Hearing this, Calloo walked up behind the mayor and kicked him hard in the rear end. Bataldo jumped and then the two of them broke out laughing. I had no idea what I was laughing at, but I joined them.

"All right," said the mayor, and we crested the hill and started down the other side. We no longer ran, for fear that Bataldo would give up, but we walked quickly, heading due north, pushing ever deeper into the Beyond. Each mile of forest we traversed held natural wonders never before seen by civilized man, but we could not slow to inspect any of them.

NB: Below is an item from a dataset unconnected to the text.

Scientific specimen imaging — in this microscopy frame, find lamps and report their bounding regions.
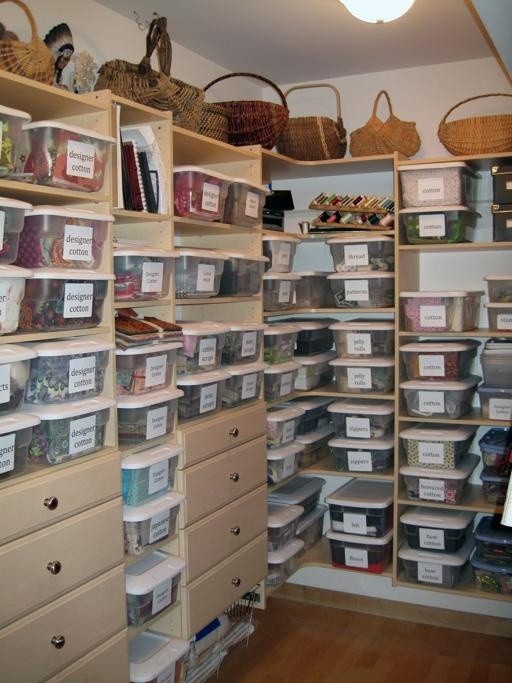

There were certain trees whose barren branches moved like arms, swiping at the birds that flew just out of their grasp. A species of diminutive deer, the very color of grass, moved in small herds off in the distance. We saw them through the trees, and when they saw us they ran away, emitting the cries of a woman with her hair on fire. Small red lizards with wings flitted from tree to tree like dragonflies, and the songs of birds we could not see, for they flew too high, were hauntingly human. We witnessed all this in utter silence until we came to a brook where Calloo said we could rest for a minute. Then the mayor wondered aloud if we might not really have died back in Ana-masobia and were wandering in the next world.

I was leaning over, taking a drink of water to ease my burning throat, when the demons came swooping down from the trees and burst out of snowbanks we had never suspected. The mayor was the first to draw his gun and shoot. He hit nothing, but the explosion frightened our attackers, and both the ones on the ground and the ones circling above flew up to the highest of the tall trees. They peered down at us, hissing and dropping branches they had torn from their perches.

Calloo lifted the rifle he was carrying, took aim, and shot one of them. Its scream was like nothing I had ever heard. The piercing nature of it tore a hole in reality as the creature plummeted to the ground. There it writhed, its barbed tail slapping the snow. We did not wait to see more but started running as fast as we could. I bounded over the brook with an agility I did not know I possessed. Calloo made it over easily, but the mayor fell into the water, having twisted his ankle when leaping from the bank. By the time we could turn back to help him, two of the creatures had him by the arms and were lifting him toward the treetops. Even as they flew, one of the them had sunk its fangs in Bataldo's cheek.